Sound. Woman playing guitar.


The sound of water is worth more than all the poets’ words.

—Octavio Paz

Each of us has a soundtrack to our lives.

We have the sounds we hear during our normal routine and during special events, including those sounds we seek out.

For some, this soundscape is intentional; they craft their lives based in part on what they like (or don’t like) to hear. For others, their soundscapes are a complete afterthought—literally just background noise.

Some like the sound of the hustle and bustle of the city, while others like the subtler sounds associated with nature. Some like raucous, energetic music, while others prefer it calm and melodic. For many, the sounds to which they are drawn depend on their mood, and their tastes will vary accordingly.

I love music, and it’s a big part of my life, but there are times when I can’t listen to music at all, even the music I love. After a band rehearsal, when I’ve been playing loud, driving music for two or three hours, I tend to listen to classical music on my way home. The part of my brain and my emotions that loves loud, energetic music has had its fill, and I need some yin for its yang. And periodically, I need to completely cleanse my sonic palate with silence—to reboot those feelings and come back to it new at a different time.

Sounds can be very therapeutic. Studies have shown that spending time in a natural environment has a host of health benefits, both mental and physical, and one of the reasons for this is that interacting with nature can happen though all five of the senses—we are inundated with healing contact. When I’m feeling particularly stressed and fed up with the frenzied pace of day-to-day life, I go for walks in the woods. A big part of the beneficial effects for me is related to the sounds. The breeze blowing through the trees, the birds and animals talking to each other, the burbling streams—all of this is like a soothing salve on my psyche. Even half an hour in the woods makes me feel like a different person.

Certain sounds also produce waves of memories and feelings—the sound of the surf, of a crackling fire, of a baseball hitting a wooden bat or a leather glove, of a band doing their sound check before a concert. All these sounds generate a sense of excitement and anticipation—a knowledge that something fun and exciting is about to happen.
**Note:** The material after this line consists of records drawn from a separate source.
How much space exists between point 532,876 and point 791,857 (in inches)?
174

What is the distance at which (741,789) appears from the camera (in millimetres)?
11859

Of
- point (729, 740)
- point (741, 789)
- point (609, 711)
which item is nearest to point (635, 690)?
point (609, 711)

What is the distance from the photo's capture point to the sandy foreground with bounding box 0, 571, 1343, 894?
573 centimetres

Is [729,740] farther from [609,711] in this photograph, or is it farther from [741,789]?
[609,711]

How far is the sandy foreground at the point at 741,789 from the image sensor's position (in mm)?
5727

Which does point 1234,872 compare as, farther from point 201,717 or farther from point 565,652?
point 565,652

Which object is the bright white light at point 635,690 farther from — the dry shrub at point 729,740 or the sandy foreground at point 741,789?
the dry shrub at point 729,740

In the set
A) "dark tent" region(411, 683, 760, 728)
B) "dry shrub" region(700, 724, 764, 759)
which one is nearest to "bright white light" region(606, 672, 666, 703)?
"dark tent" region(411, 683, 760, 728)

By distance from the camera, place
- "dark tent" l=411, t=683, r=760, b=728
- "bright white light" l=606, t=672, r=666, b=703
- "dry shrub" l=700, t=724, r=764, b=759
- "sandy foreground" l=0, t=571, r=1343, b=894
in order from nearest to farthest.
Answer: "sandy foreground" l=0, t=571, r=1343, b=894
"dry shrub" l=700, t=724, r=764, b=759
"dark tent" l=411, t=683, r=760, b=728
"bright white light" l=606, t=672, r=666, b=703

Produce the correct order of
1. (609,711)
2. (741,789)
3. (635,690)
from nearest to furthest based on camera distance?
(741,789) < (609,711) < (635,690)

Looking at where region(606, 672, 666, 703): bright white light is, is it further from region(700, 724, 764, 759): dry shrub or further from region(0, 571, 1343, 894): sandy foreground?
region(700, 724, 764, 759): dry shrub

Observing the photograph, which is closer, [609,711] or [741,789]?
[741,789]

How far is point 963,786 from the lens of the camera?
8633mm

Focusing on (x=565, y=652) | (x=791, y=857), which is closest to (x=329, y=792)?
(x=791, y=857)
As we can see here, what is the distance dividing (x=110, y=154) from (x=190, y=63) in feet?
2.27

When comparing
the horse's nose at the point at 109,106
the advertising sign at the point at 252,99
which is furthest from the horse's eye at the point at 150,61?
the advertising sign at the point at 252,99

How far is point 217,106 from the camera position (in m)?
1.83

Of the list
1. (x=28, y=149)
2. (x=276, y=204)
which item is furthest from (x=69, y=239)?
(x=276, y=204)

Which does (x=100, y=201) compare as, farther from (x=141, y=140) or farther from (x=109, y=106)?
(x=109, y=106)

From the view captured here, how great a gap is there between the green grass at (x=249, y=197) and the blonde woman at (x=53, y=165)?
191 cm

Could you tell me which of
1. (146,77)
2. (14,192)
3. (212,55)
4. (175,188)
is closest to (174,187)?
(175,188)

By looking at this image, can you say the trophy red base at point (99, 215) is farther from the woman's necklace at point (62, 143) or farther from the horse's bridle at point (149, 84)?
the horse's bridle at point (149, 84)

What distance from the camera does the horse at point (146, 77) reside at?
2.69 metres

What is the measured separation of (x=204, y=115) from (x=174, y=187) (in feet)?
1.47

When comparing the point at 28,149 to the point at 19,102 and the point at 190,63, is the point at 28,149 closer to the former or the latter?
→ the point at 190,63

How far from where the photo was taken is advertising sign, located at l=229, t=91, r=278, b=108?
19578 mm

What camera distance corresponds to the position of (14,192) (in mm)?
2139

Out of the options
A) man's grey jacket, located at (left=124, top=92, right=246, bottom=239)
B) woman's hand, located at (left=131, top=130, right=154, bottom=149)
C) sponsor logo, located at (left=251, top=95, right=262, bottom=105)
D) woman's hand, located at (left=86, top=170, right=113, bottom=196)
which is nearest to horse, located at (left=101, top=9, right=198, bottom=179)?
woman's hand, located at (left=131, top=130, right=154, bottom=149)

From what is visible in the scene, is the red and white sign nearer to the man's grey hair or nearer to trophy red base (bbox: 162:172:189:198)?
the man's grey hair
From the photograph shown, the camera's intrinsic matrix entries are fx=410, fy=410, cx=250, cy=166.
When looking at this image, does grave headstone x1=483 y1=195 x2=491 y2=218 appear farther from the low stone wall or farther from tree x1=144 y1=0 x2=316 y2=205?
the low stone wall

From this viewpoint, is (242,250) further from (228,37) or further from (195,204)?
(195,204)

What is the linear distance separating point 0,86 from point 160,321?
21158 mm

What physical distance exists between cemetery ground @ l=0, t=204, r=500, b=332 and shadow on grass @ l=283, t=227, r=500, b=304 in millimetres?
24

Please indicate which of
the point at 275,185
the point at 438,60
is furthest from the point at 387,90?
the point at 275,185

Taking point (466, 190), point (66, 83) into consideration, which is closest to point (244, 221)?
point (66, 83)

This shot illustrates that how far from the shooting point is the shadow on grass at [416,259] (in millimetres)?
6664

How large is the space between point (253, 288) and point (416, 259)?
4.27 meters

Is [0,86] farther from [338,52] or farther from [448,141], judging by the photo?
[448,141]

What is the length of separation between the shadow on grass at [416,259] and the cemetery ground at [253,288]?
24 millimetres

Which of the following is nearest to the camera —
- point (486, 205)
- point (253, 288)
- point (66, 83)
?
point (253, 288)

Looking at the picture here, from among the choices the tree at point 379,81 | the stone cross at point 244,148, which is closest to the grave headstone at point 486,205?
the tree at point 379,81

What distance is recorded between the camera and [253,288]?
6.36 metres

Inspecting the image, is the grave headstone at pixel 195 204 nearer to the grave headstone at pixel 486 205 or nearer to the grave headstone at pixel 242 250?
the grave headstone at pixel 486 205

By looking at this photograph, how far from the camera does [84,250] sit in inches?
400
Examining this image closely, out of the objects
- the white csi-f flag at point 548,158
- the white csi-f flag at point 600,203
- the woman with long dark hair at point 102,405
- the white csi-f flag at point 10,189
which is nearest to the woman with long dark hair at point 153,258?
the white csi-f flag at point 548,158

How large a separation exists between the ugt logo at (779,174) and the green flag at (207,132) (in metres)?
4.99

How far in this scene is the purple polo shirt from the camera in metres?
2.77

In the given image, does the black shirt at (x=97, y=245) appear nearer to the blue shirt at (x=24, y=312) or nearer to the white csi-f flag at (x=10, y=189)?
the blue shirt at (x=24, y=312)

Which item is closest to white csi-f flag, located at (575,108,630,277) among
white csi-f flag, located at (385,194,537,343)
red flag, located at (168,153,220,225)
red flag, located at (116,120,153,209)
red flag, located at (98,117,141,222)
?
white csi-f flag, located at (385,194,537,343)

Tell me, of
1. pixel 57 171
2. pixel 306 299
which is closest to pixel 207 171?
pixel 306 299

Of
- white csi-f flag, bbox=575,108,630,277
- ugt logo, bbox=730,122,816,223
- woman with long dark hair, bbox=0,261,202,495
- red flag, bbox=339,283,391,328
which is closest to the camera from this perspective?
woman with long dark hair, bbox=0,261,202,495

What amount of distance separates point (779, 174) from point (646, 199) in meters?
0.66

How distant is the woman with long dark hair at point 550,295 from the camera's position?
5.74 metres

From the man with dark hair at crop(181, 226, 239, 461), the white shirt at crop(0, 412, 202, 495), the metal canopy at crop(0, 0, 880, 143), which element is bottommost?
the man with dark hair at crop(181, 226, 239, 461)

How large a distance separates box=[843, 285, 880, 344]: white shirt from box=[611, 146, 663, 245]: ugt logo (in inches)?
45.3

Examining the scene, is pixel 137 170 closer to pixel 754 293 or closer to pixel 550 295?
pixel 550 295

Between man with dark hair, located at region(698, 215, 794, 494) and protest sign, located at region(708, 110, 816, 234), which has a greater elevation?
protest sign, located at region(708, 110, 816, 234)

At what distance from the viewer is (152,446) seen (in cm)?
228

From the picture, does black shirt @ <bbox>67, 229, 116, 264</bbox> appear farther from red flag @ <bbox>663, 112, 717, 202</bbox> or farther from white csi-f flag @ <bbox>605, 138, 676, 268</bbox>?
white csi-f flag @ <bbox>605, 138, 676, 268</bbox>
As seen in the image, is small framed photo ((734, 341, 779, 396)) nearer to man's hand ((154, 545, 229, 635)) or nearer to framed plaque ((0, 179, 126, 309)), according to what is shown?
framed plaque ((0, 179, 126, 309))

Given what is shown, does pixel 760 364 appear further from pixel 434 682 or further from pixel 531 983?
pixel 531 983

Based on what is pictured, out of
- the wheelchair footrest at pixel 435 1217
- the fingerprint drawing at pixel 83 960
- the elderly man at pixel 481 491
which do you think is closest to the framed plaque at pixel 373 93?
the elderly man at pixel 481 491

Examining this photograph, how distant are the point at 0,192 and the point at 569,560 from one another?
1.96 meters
I also like listening to old radio shows—detective shows from the 1940s and 50s. The language that they used, the sounds of dress shoes on pavement, the sound of a solidly built door creaking and clicking closed, the gun shots, the fight scenes—all of these are combined skillfully to tell the story. And because there is no visual, each sound is vital to the production. It’s a great example of artists using a sonic medium to elicit a reaction—an emotional response.

Our soundscapes are very personal, and being mindful and intentional about them can greatly enhance the extent to which sounds can be pleasant, interesting, or beneficial. We can identify those sounds we like and under what circumstances we enjoy them to create a soundscape that is a constant source of pleasure and inspiration.

Whether we are aware of it or not, we are impacted by the sounds we hear. They affect our lives in both significant and subtle ways.

What is the soundtrack of your life?